What the exercise asks => Turn the lines below into a JSON list of strings with one string per line. Skip blank lines and leave the pictures out.

Extracted entries =>
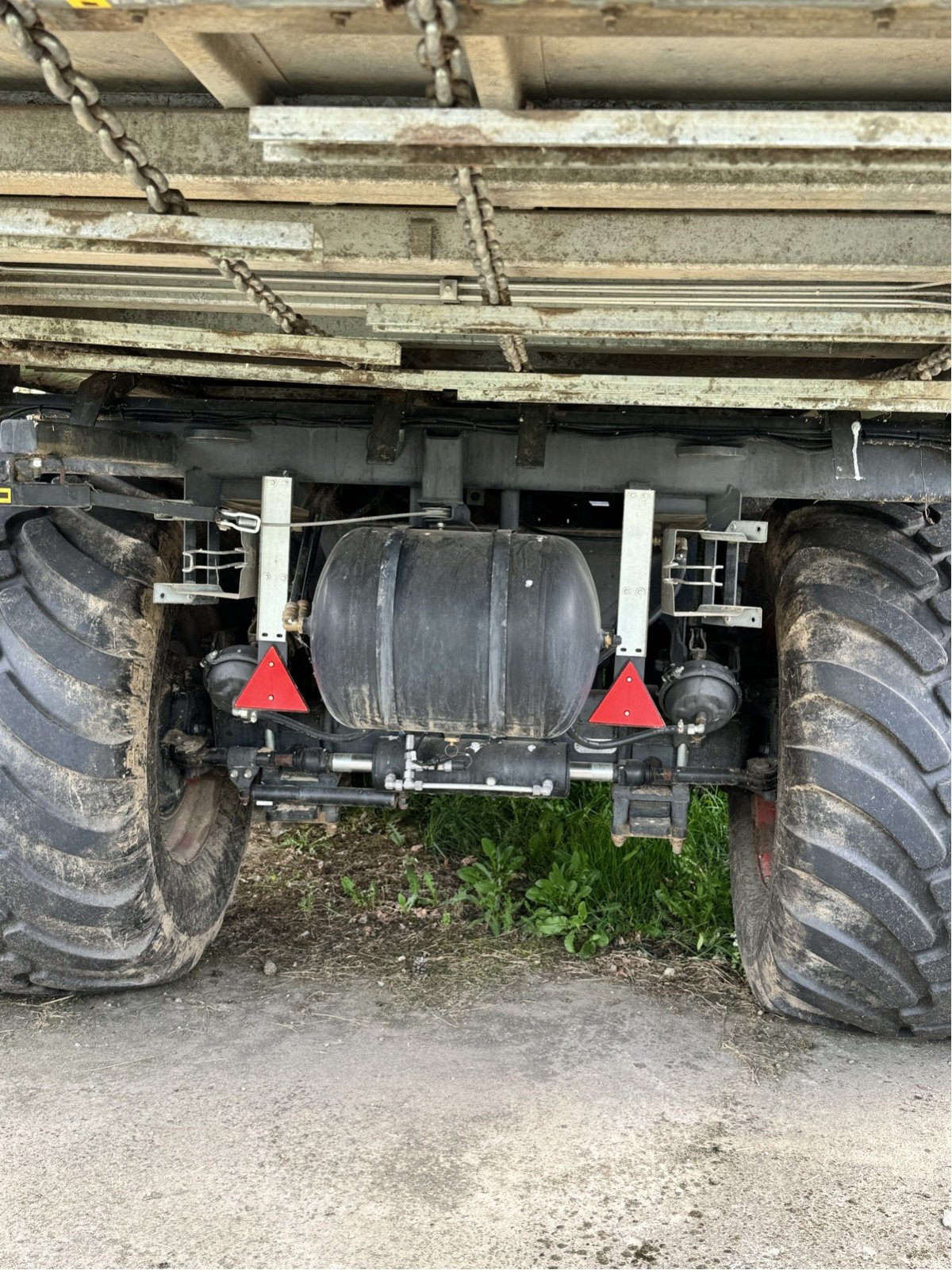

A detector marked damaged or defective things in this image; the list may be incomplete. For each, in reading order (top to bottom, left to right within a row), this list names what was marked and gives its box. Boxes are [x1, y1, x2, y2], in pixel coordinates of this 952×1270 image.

rusty metal part [0, 0, 321, 343]
rusty metal part [406, 0, 533, 371]
rusty metal part [878, 343, 949, 375]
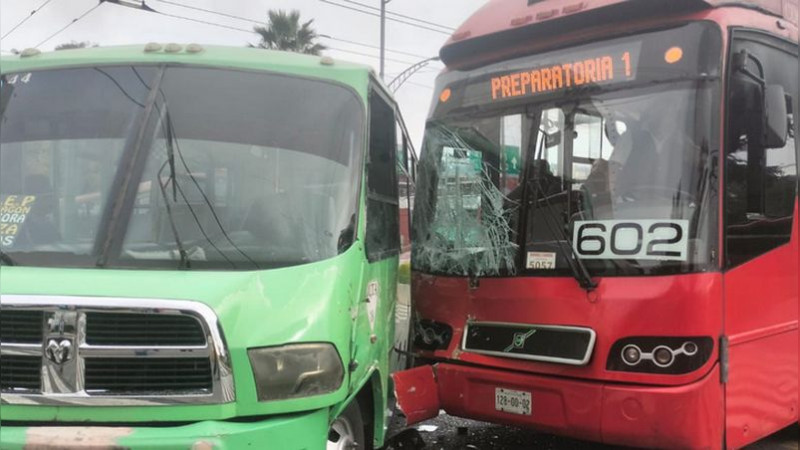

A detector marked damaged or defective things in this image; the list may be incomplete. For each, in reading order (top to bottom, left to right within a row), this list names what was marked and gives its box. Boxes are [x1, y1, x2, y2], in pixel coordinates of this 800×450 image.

cracked windshield [0, 65, 362, 268]
windshield crack web [412, 125, 520, 276]
cracked windshield [412, 22, 724, 278]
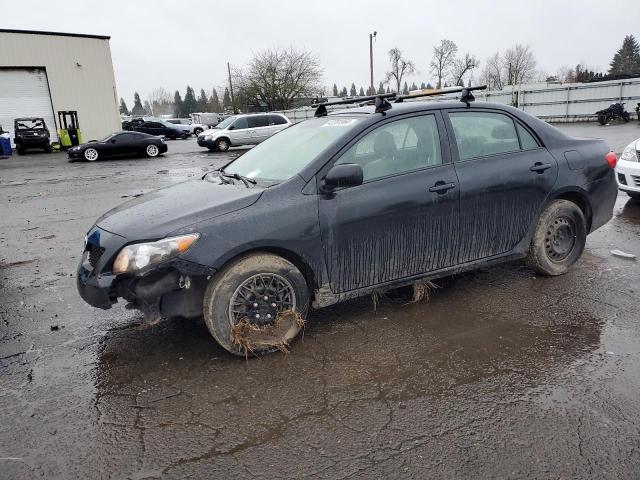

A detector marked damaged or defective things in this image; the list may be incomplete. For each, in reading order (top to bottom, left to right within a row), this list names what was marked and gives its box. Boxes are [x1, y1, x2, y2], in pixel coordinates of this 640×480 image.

damaged front bumper [76, 228, 214, 318]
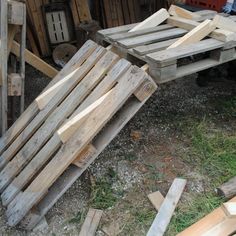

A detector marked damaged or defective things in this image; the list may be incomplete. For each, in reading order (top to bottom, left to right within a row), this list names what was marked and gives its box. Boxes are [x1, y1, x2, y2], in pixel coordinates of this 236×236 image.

broken pallet [0, 39, 157, 230]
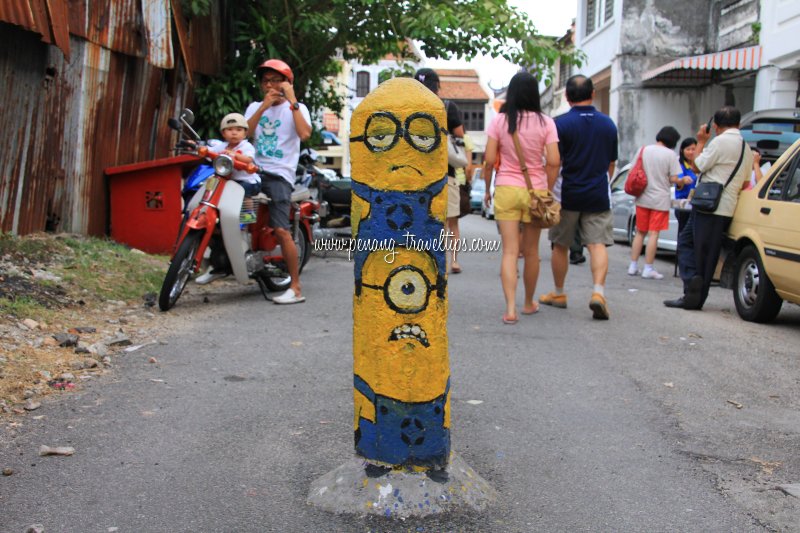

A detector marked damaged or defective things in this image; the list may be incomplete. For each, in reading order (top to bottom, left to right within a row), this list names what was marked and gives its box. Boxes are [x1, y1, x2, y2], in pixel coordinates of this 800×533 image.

rusty metal wall [0, 0, 225, 237]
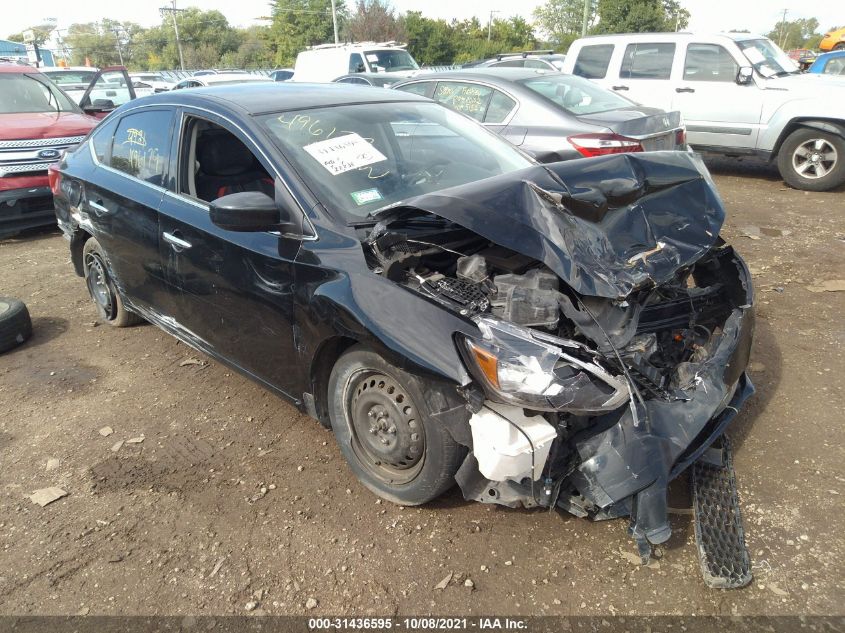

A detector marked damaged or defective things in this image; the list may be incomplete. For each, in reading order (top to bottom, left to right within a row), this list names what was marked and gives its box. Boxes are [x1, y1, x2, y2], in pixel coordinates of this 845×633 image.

Full solution =>
[
  "A detector marked damaged or defective things in this image; the list may be incomplete. For each, in reading order (top to bottom, left to right within a row), this list names what was marked and gives its box. Boxes are [x1, y1, x2, y2], in pixel coordinates of this 952×1270 image.",
  "rusty metal part [0, 0, 321, 343]",
  "rusty metal part [406, 0, 533, 371]",
  "rusty metal part [878, 343, 949, 375]",
  "A detector marked damaged or defective things in this image; the list may be incomplete. For each, in reading order (top to bottom, left to right within a row), this list names what was marked and gives its box. Boxes are [x1, y1, x2, y2], in pixel coordinates of this 800×450 image.",
  "cracked windshield [0, 65, 362, 268]",
  "windshield crack web [412, 125, 520, 276]",
  "cracked windshield [412, 22, 724, 278]",
  "A detector marked damaged or defective things in this image; the list may be incomplete. For each, in reading order (top to bottom, left to right within a row), this list names what was marked and gives its box. Boxes are [x1, y1, x2, y2], in pixel coordinates of this 640×480 image.",
  "damaged front bumper [76, 228, 214, 318]",
  "A detector marked damaged or defective things in this image; the list may be incomplete. For each, in reading order (top to bottom, left to right within a row), this list names what was marked and gives its box. Boxes are [x1, y1, x2, y2], in pixel coordinates of this 236×236 image.",
  "broken pallet [0, 39, 157, 230]",
  "A detector marked damaged or defective things in this image; the list may be incomplete. For each, in reading order (top to bottom, left to right within a row), this list names what was marked and gives its box. Boxes are [x1, y1, x2, y2], in pixel coordinates of this 800×533 image.",
  "rusty metal wall [0, 0, 225, 237]",
  "A detector marked damaged or defective things in this image; the list may be incomplete. For each, in reading order (top to bottom, left to right within a row), this list names what was marked and gives its box. Boxes are [x1, y1, x2, y2], in pixel coordinates of this 845×633 image."
]